Ainsi, dans nos desseins, l’une à l’autre contraire,
Nous saurons toutes deux imiter notre mère :
Vous, aux productions d’esprit et de lumière ;
Moi, dans celles, ma sœur, qui sont de la matière.
ARMANDE
Quand sur une personne on prétend se régler,
C’est par les beaux côtés qu’il lui faut ressembler ;
Et ce n’est point du tout la prendre pour modèle,
Ma sœur, que de tousser et de cracher comme elle.
HENRIETTE
Mais vous ne seriez pas ce dont vous vous vantez,
Si ma mère n’eût eu que de ces beaux côtés ;
Et bien vous prend, ma sœur, que son noble génie
N’ait pas vaqué toujours à la philosophie.
De grâce, souffrez-moi, par un peu de bonté,
Des bassesses à qui vous devez la clarté ;
Et ne supprimez point, voulant qu’on vous seconde,
Quelque petit savant qui veut venir au monde.
ARMANDE
Je vois que votre esprit ne peut être guéri
Du fol entêtement de vous faire un mari ;
Mais sachons, s’il vous plaît, qui vous songez à prendre ;
Votre visée au moins n’est pas mise à Clitandre ?
HENRIETTE
Et par quelle raison n’y serait-elle pas ?
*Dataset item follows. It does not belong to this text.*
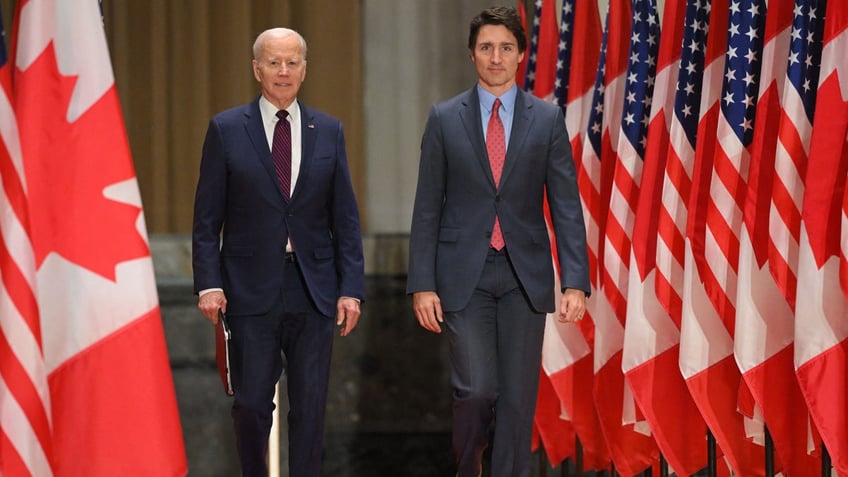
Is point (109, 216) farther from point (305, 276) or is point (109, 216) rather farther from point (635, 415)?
point (635, 415)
Manque-t-il de mérite ? est-ce un choix qui soit bas ?
ARMANDE
Non ; mais c’est un dessein qui serait malhonnête,
Que de vouloir d’un autre enlever la conquête ;
Et ce n’est pas un fait dans le monde ignoré
Que Clitandre ait pour moi hautement soupiré.
HENRIETTE
Oui ; mais tous ces soupirs chez vous sont choses vaines,
Et vous ne tombez point aux bassesses humaines ;
Votre esprit à l’hymen renonce pour toujours,
Et la philosophie a toutes vos amours :
Ainsi, n’ayant au cœur nul dessein pour Clitandre,
Que vous importe-t-il qu’on y puisse prétendre ?
ARMANDE
Cet empire que tient la raison sur les sens
Ne fait pas renoncer aux douceurs des encens,
Et l’on peut pour époux refuser un mérite
Que pour adorateur on veut bien à sa suite.
HENRIETTE
Je n’ai pas empêché qu’à vos perfections
Il n’ait continué ses adorations ;
Et je n’ai fait que prendre, au refus de votre âme,
Ce qu’est venu m’offrir l’hommage de sa flamme.
ARMANDE
Mais à l’offre des vœux d’un amant dépité
Trouvez-vous, je vous prie, entière sûreté ?
Croyez-vous pour vos yeux sa passion bien forte,
Et qu’en son cœur pour moi toute flamme soit morte ?
HENRIETTE
Il me le dit, ma sœur, et, pour moi, je le crois.
ARMANDE
Ne soyez pas, ma sœur, d’une si bonne foi,
Et croyez, quand il dit qu’il me quitte et vous aime,
Qu’il n’y songe pas bien et se trompe lui-même.
HENRIETTE
Je ne sais ; mais enfin, si c’est votre plaisir,
Il nous est bien aisé de nous en éclaircir :
Je l’aperçois qui vient, et sur cette matière
Il pourra nous donner une pleine lumière.
Scène II
Clitandre, Armande, Henriette.
HENRIETTE
Pour me tirer d’un doute où me jette ma sœur,
Entre elle et moi, Clitandre, expliquez votre cœur ;
Découvrez-en le fond, et nous daignez apprendre
Qui de nous à vos vœux est en droit de prétendre.
ARMANDE
Non, non : je ne veux point à votre passion
Imposer la rigueur d’une explication ;
Je ménage les gens, et sais comme embarrasse
Le contraignant effort de ces aveux en face.
CLITANDRE
Non, Madame, mon cœur, qui dissimule peu,
Ne sent nulle contrainte à faire un libre aveu ;
Dans aucun embarras un tel pas ne me jette,
Et j’avouerai tout haut, d’une âme franche et nette,
Que les tendres liens où je suis arrêté,
Mon amour et mes vœux sont tout de ce côté.
Qu’à nulle émotion cet aveu ne vous porte :
Vous avez bien voulu les choses de la sorte.
Vos attraits m’avaient pris, et mes tendres soupirs
Vous ont assez prouvé l’ardeur de mes désirs ;
Mon cœur vous consacrait une flamme immortelle ;
Mais vos yeux n’ont pas cru leur conquête assez belle.